O que significa que, quebrando a firma, o Cibrius entra no final da fila de credores. Outros R$ 5,013 milhões custearam debêntures da Easypar;
6) a Easypar foi criada para financiar vendas de carros da Cantareira Distribuidora de Veículos, revendedora Ford de São Paulo. O Cibrius foi o único "investidor" a se embrenhar na aventura. Enterrou no negócio 10% de seu patrimônio. Recebeu como "garantia", entre outros micos, R$ 624.800,76 em CDBs do Banco Seller, liquidado em 94, e R$ 1,3 milhão em letras financeiras de Alagoas. Em 4 de fevereiro de 99, a Cantareira foi à breca. Pediu concordata. Na última vez em que o Cibrius fez as contas, em dezembro de 2000, o prejuízo era de R$ 7,030 milhões;
Márcio Elison Ferreira dos Reis e Jeferson de Deus Soares, ex-dirigentes do Cibrius, foram inabilitados pela SPC, por quatro anos, para o exercício de cargos em fundos de pensão, seguradoras e instituições financeiras. Recorrem da decisão. Durante o inquérito, disseram, entre outras coisas: a) ao aprovar os balancetes, os conselheiros do Cibrius referendaram a gestão do fundo; b) eventuais prejuízos decorrem dos riscos normais de mercado.

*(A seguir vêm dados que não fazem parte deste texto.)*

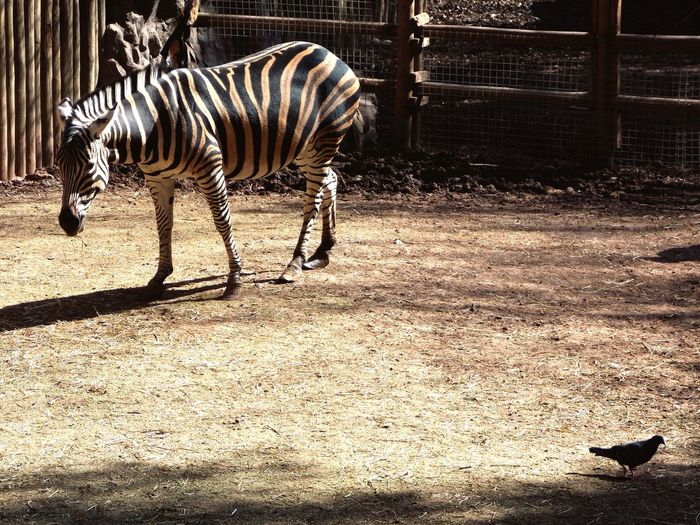 Dolichohippus Hippotigris Zebra Cebra Dolichocippus Hippotigris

A leniente direção da Conab foi poupada pela não menos leniente SPC. Quanto ao trio de dirigentes eleitos do Cibrius, afastado há quase um ano e meio, atravessou ileso as investigações. A despeito disso, José Rocha, Fernando Sales e Evaldo Oliveira não foram reconduzidos a seus postos. Como têm mandato até 2003, pediram à Justiça que anule a intervenção.

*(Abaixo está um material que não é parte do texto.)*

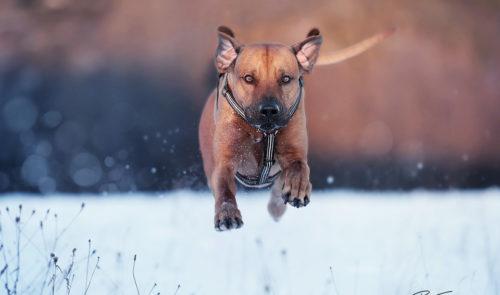 pt-arts-petra-taenzer-fotografie-tierfotografie-hunde-rhodesian-ridgeback-im Schnee 02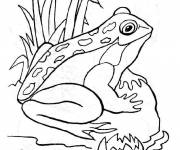 Coloring pages Outdoor frog
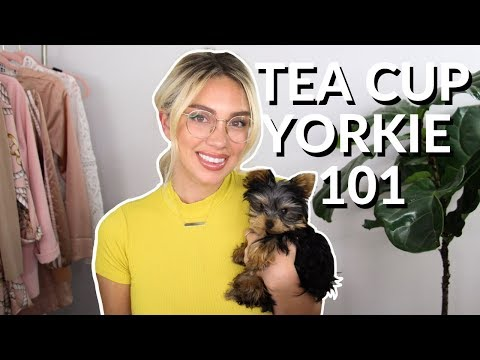 SMALLEST DOG EVER - TEACUP YORKIE & everything you need to know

Chama-se José da Silva Crespo Filho o interventor. No momento, ele reforma os estatutos do Cibrius, prepara o terreno para a posse de novo conselho deliberativo e negocia a cobertura do buraco de R$ 350 milhões. O contribuinte brasileiro não perde por esperar. Cedo ou tarde, a mordida virá. Notícia desalentadora para quem acaba de entregar a declaração de Imposto de Renda.